As cats get older, they have more difficulty adapting to stress and anxiety. Sudden disruptions in routine are particularly upsetting to them. New voices, loud noises, changes in diet, a move to a new house, an unusually unorganized or chaotic household–all of these environmental changes can take their toll on your aging pet.




Stress and anxiety do more than cause an older cat a little discomfort; they can speed up the aging process and even contribute to illness. You should be aware of stress-provoking situations and try to avoid them, if possible.






Sickness




Sickness itself is highly stressful, and being away from home in a veterinary hospital–no matter how good–only makes it worse.

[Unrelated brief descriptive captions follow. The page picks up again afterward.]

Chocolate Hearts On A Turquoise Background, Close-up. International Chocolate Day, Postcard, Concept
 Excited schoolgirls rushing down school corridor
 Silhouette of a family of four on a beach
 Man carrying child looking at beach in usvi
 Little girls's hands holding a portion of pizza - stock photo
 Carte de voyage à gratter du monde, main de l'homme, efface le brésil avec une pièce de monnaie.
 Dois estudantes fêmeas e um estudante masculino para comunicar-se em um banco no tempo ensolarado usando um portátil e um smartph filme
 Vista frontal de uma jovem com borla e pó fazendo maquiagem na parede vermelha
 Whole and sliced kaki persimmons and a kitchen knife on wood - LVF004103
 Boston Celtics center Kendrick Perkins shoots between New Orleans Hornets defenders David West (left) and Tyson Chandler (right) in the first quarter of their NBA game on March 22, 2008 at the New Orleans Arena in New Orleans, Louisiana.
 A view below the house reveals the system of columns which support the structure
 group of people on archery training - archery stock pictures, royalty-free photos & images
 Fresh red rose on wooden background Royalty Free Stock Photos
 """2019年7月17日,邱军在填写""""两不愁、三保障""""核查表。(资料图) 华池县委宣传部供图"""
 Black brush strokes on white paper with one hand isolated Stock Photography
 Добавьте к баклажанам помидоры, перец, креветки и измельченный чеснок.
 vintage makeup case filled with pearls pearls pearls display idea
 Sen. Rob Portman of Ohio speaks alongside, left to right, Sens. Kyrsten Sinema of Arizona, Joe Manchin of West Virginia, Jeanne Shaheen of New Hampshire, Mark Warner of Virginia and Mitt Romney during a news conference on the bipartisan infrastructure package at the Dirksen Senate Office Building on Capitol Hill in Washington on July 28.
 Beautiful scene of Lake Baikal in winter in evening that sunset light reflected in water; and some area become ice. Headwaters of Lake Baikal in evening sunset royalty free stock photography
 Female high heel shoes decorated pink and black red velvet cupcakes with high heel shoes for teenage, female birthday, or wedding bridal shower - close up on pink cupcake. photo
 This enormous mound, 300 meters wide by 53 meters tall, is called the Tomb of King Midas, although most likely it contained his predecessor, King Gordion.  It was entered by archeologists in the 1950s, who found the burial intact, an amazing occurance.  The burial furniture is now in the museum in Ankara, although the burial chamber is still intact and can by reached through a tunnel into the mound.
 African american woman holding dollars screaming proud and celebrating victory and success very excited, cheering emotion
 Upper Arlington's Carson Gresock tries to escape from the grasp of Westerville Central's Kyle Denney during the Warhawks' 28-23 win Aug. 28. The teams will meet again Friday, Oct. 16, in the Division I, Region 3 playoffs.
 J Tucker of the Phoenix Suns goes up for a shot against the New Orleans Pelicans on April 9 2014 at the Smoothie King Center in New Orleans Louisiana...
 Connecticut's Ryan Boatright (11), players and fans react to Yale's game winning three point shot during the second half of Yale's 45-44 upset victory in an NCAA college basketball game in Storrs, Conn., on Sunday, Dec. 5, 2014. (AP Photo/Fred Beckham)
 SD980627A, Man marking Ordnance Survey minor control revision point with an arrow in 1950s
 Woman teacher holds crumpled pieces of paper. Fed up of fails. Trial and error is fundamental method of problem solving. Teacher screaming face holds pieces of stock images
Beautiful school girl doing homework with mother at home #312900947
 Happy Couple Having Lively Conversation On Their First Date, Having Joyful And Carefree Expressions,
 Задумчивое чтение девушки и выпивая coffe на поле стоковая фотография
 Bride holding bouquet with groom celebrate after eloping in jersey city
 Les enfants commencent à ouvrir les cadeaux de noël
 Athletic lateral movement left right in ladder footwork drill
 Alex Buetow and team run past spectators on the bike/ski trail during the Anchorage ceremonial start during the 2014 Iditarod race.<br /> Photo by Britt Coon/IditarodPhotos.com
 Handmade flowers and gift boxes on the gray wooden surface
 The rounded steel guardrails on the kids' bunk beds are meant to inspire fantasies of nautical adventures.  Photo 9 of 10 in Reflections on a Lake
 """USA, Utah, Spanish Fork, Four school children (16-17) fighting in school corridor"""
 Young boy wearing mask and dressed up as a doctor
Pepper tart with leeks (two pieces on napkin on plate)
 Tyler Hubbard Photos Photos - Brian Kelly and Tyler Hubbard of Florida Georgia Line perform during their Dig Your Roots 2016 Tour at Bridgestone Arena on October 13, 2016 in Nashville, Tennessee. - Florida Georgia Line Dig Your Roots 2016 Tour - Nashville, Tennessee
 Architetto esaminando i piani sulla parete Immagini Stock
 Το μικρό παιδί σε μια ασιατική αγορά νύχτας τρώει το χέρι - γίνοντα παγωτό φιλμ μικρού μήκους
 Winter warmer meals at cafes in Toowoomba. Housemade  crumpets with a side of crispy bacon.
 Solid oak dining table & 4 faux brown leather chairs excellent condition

That’s why many veterinarians recommend that sick cats be cared for at home, if their condition allows. They fare better in their own familiar environment, and the management of illness can be handled by telephone discussions and return visits to your veterinarian.




If your senior cat has been with you since he was a kitten, you’ve probably seen him through the sniffles, periodic bouts of diarrhea and occasional bites and scrapes. He probably bounced back quickly. Now that he’s older, though, he may not be able to shrug off disease as easily as he once did. You can help by learning about some of the common geriatric ailments that can cause trouble.






Eye and Ear Disorders




Eye discoloration in senior cats is often a normal part of the aging process. Usually it does not interfere with vision and does not need treatment. Some cats develop cataracts, but they are relatively uncommon. If your pet’s eyes become red and watery, the problem could be conjunctivitis. If this condition persists, consult your veterinarian.




Seeing and hearing may diminish with age–one more reason you should not allow your cat to roam outdoors. At home, be patient if he doesn’t always respond to your call, and don’t frighten him by suddenly coming up behind him unannounced.






Tooth and Gum Disease




It’s important to care for the health of your cat’s teeth and gums, starting when he is young. Tartar build-up and enamel erosion are the main causes of serious gum disease.




Your veterinarian can show you how to brush your cat’s teeth–it’s the most effective way to control tartar buildup. A finger brush, pet toothbrush or child’s soft toothbrush along with pet toothpaste is the best combination. Your cat will need regular teeth cleaning by your veterinarian, especially when he gets older. If your cat begins to favor one side of his mouth, or if he suddenly stops eating as if his mouth is sore, have your veterinarian take a look.






Tumors




Tumors can occur in nearly any part of the cat’s body, but you should pay special attention to persistent swelling or inflammation in mammary glands, particularly in unspayed females. Early detection and treatment give your cat the best chance to survive tumors or cancer.




Have your veterinarian check out any lump or bump you find on your cat. Usually, these bumps are not dangerous, but occasionally they are. That’s why it’s best to check.






Kidney Disease




If your cat begins to drink excessively and urinate frequently, he might be suffering from kidney disease, a common disorder among older cats. (This is also one of the signs of diabetes.) There may even be occasional accidents outside the litter box. If this happens, don’t label your pet as senile or naughty; he may be under extreme pressure and unable to hold his urine. Make sure that a litter box is accessible at all times, and keep it clean. Cats are impeccable by nature. See to it that your cat gets the water that he needs.




Report any symptoms to your veterinarian, because both kidney disease and diabetes require immediate treatment.






Heart Trouble




Though not common, heart disease can strike the geriatric cat. Lack of energy, not wanting to move or be moved, coughing and labored breathing are all possible clues. Prompt medical attention is required. Your veterinarian will outline the proper treatment protocol for your cat.






Constipation




Occasional constipation in aging cats is not unusual, but if it persists, consult your veterinarian. Prolonged constipation could be a sign of something more serious.